> INSTRUCTIONS FOR THE TASK: Can you put the entries below into a Markdown table with the columns Row and Line Text, starting with the line containing "What is the measured span" and going on through the line containing "Within this visual", and skipping blank lines?

○ ○ ○

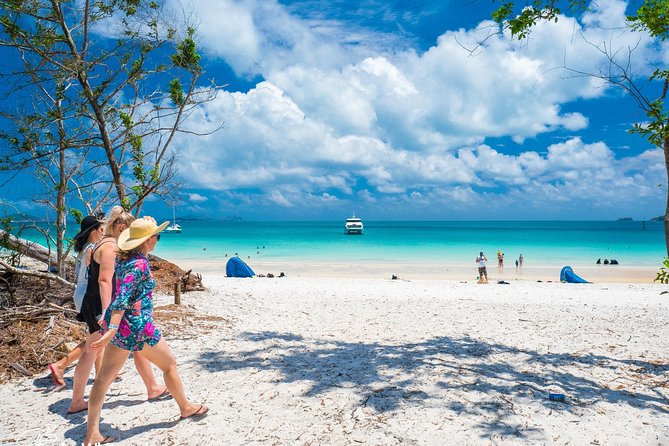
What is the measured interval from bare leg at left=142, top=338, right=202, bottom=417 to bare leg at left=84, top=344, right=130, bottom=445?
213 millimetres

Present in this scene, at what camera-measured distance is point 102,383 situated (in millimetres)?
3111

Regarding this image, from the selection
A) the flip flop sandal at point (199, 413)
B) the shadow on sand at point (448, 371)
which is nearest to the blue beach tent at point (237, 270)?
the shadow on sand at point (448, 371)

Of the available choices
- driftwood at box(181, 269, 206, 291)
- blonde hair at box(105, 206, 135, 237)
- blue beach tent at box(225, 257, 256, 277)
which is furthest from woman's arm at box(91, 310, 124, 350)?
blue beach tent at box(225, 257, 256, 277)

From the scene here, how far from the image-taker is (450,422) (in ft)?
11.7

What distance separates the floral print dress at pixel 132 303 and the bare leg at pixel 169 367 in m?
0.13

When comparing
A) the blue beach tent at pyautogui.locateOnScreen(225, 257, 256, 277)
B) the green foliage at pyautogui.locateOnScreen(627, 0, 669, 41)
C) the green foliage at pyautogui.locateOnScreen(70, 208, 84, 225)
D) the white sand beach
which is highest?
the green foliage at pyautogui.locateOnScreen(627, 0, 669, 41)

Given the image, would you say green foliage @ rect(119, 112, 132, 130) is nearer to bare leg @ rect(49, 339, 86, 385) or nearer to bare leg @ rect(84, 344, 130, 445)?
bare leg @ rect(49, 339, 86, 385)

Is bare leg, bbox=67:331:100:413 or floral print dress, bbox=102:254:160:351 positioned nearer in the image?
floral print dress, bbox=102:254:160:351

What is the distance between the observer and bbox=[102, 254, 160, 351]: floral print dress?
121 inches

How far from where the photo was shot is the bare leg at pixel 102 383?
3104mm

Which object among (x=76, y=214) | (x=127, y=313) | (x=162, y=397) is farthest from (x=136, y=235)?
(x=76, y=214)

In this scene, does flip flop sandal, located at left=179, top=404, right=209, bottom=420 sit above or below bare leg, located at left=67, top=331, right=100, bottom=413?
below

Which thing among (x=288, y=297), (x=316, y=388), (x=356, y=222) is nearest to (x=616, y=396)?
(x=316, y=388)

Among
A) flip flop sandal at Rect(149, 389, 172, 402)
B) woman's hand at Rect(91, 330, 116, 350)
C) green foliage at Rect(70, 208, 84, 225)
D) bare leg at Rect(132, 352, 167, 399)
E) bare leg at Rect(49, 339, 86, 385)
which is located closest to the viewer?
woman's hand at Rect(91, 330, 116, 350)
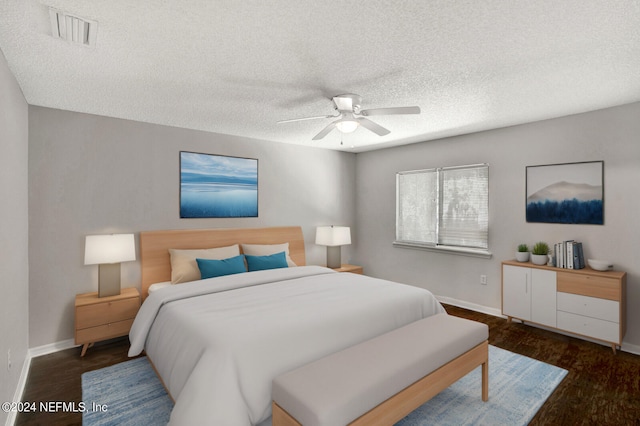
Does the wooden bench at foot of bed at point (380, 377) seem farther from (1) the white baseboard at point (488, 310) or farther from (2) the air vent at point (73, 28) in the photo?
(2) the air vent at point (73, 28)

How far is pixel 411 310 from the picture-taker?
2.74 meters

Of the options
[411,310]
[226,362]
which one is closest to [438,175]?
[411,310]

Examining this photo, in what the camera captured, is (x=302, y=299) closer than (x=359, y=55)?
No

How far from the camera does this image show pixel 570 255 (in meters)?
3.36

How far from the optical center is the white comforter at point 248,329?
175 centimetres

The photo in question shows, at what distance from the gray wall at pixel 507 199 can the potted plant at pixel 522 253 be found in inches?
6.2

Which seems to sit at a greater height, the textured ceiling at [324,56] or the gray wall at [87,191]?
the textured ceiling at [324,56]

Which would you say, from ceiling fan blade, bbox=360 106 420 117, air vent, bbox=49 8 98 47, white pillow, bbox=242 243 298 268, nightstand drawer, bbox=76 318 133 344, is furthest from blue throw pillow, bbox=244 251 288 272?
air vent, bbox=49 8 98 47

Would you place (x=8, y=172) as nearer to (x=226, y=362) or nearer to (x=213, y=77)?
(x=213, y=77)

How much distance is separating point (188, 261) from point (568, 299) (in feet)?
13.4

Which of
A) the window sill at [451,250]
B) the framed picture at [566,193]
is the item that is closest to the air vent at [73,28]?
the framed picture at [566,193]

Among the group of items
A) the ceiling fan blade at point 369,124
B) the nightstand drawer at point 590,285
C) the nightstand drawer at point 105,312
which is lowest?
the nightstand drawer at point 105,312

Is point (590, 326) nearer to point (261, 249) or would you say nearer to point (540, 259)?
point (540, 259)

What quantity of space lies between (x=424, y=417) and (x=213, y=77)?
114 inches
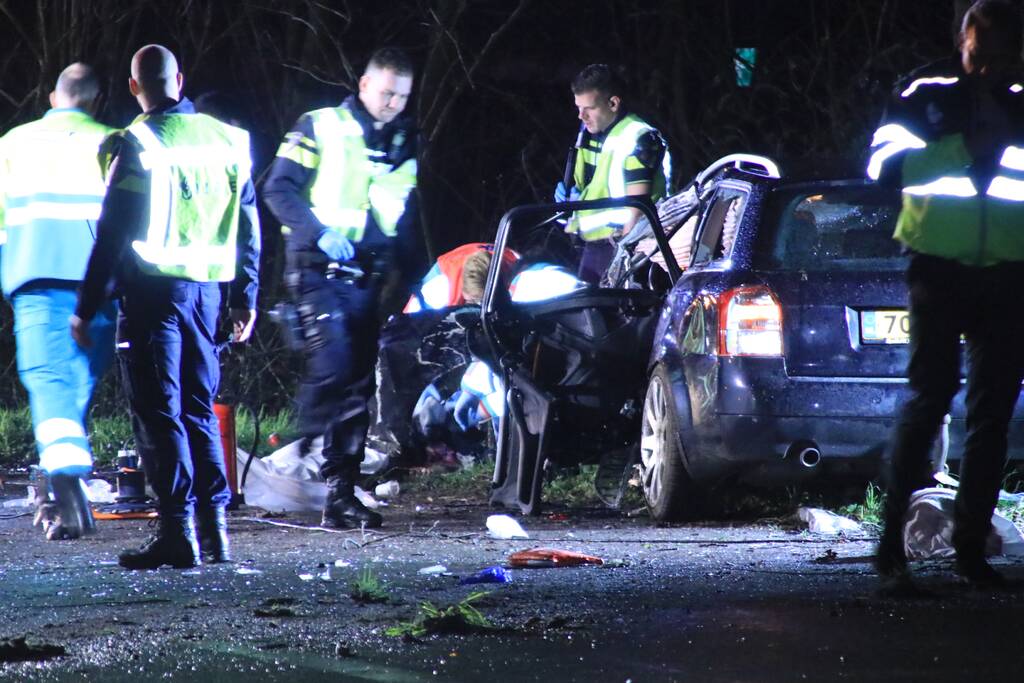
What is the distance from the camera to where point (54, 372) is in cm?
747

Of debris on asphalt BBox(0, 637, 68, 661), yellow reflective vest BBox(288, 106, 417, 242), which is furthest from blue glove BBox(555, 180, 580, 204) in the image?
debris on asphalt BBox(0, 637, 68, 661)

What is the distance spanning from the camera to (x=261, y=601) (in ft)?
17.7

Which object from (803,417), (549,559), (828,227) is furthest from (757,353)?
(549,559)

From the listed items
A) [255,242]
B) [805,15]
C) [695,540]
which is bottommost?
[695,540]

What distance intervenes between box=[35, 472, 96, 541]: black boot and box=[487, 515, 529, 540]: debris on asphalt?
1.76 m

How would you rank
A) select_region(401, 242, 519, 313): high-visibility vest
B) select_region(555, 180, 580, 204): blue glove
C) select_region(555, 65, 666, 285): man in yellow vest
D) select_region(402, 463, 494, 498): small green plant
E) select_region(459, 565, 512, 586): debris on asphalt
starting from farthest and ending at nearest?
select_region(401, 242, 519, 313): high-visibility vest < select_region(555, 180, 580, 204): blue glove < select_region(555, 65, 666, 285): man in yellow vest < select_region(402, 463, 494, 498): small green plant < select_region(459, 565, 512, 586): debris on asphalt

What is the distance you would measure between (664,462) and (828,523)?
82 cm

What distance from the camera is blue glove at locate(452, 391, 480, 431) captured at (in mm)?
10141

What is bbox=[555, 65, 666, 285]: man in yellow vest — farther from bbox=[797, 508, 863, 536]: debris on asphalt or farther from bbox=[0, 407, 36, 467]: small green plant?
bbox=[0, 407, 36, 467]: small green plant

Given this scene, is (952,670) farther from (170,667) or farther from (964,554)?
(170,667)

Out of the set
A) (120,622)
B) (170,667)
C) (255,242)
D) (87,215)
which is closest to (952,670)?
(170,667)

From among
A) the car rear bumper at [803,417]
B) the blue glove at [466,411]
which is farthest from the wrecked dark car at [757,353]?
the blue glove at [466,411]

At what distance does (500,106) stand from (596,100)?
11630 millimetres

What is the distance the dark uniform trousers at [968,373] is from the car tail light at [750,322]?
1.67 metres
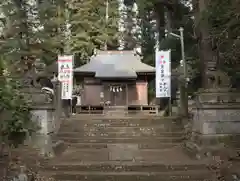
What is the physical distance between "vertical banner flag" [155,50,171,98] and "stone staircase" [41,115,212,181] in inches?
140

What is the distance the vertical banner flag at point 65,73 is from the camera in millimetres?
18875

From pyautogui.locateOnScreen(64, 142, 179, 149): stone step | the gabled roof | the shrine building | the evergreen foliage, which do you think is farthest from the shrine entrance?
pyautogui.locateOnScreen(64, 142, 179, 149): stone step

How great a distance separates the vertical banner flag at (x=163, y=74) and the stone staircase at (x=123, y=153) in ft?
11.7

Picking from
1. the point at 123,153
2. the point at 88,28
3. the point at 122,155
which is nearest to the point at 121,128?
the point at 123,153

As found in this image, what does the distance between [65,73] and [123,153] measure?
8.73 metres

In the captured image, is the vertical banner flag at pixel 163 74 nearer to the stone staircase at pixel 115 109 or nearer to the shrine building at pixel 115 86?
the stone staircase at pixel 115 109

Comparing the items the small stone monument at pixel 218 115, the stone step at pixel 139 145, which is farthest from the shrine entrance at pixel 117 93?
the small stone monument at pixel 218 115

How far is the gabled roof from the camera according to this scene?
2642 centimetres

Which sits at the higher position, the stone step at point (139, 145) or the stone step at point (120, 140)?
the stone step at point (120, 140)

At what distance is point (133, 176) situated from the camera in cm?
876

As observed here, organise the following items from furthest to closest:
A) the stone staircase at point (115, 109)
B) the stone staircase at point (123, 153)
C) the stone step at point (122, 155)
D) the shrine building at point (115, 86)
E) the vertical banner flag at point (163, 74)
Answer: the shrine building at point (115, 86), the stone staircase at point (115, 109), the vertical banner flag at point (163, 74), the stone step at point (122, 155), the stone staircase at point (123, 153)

○ ○ ○

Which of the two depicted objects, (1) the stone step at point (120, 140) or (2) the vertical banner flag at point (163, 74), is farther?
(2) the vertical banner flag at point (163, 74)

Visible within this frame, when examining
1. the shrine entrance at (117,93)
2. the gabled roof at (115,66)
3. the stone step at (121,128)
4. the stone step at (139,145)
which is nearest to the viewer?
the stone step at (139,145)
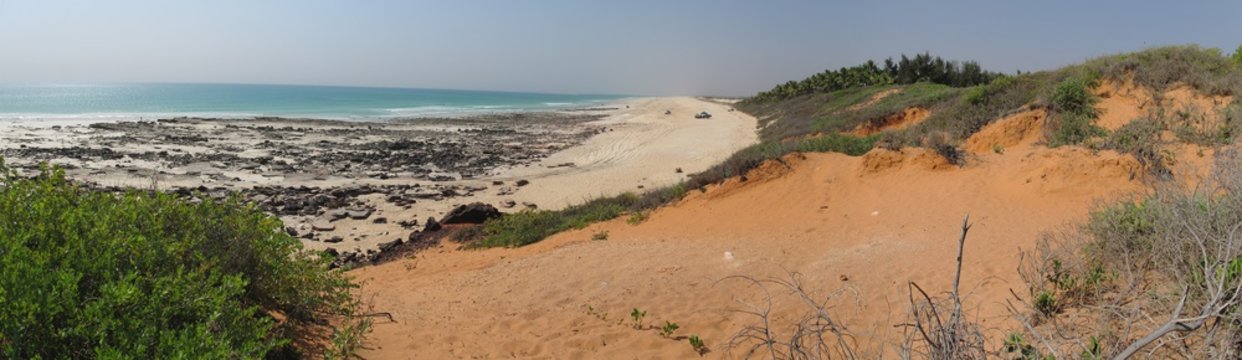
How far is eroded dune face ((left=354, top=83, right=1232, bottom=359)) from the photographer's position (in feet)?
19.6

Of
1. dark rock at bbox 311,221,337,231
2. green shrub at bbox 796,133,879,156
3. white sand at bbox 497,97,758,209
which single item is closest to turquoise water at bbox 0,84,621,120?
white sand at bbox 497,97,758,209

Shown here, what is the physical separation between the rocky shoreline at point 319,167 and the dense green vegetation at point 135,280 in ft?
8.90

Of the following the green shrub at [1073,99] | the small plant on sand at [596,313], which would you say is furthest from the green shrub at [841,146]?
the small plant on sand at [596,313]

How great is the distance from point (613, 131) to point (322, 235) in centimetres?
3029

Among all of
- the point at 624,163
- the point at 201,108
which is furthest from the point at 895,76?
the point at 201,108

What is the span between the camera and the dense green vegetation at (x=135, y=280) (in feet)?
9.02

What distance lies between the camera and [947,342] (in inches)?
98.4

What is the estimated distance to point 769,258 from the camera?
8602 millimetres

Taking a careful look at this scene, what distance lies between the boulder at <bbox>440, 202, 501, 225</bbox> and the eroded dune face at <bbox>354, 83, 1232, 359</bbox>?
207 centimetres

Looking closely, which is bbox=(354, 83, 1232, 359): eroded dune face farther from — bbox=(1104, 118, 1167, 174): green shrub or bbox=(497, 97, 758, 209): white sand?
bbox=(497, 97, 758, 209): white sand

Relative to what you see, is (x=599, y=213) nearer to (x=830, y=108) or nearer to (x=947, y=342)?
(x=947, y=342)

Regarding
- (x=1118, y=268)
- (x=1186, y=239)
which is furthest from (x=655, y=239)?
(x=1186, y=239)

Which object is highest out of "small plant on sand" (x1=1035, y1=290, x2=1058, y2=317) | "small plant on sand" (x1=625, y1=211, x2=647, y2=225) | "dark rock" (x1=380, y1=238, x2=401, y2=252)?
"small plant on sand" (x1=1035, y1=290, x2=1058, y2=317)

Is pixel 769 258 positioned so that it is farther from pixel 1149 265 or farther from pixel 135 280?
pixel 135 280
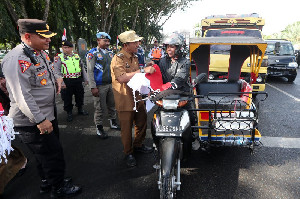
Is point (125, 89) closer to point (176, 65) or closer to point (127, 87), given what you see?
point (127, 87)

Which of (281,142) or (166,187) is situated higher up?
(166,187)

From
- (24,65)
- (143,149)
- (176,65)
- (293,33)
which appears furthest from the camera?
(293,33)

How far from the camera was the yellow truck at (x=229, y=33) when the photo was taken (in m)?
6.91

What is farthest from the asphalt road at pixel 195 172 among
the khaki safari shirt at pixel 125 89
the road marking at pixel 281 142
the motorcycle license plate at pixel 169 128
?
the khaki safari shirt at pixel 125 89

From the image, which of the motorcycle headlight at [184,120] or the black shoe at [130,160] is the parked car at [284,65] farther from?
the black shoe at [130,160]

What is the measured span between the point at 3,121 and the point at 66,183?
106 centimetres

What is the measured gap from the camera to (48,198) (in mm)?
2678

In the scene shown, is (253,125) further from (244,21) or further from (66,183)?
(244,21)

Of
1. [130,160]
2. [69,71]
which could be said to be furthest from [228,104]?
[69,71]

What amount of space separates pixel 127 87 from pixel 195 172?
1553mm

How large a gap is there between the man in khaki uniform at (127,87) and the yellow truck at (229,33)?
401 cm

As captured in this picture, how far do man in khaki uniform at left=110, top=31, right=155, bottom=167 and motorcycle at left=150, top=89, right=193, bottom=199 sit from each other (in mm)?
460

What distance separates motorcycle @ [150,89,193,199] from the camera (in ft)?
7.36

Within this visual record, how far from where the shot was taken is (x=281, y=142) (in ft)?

○ ○ ○

> RESPONSE TO THIS TASK:
| Row | Line Text |
|---|---|
| 1 | What is the measured span between the point at 3,121 and the point at 66,183? |
| 2 | 106 centimetres |
| 3 | What is the measured gap from the camera to (48,198) (in mm)? |
| 4 | 2678 |
| 5 | In the scene shown, is (253,125) further from (244,21) or further from (66,183)? |
| 6 | (244,21) |
| 7 | Of |
| 8 | 1. [130,160] |
| 9 | 2. [69,71] |
| 10 | which could be said to be furthest from [228,104]? |
| 11 | [69,71] |
| 12 | What amount of space separates pixel 127 87 from pixel 195 172? |
| 13 | 1553mm |
| 14 | How large a gap is there between the man in khaki uniform at (127,87) and the yellow truck at (229,33)? |
| 15 | 401 cm |
| 16 | As captured in this picture, how far do man in khaki uniform at left=110, top=31, right=155, bottom=167 and motorcycle at left=150, top=89, right=193, bottom=199 sit from each other (in mm)? |
| 17 | 460 |
| 18 | What distance separates motorcycle @ [150,89,193,199] from the camera (in ft)? |
| 19 | 7.36 |
| 20 | Within this visual record, how far from where the shot was taken is (x=281, y=142) (in ft)? |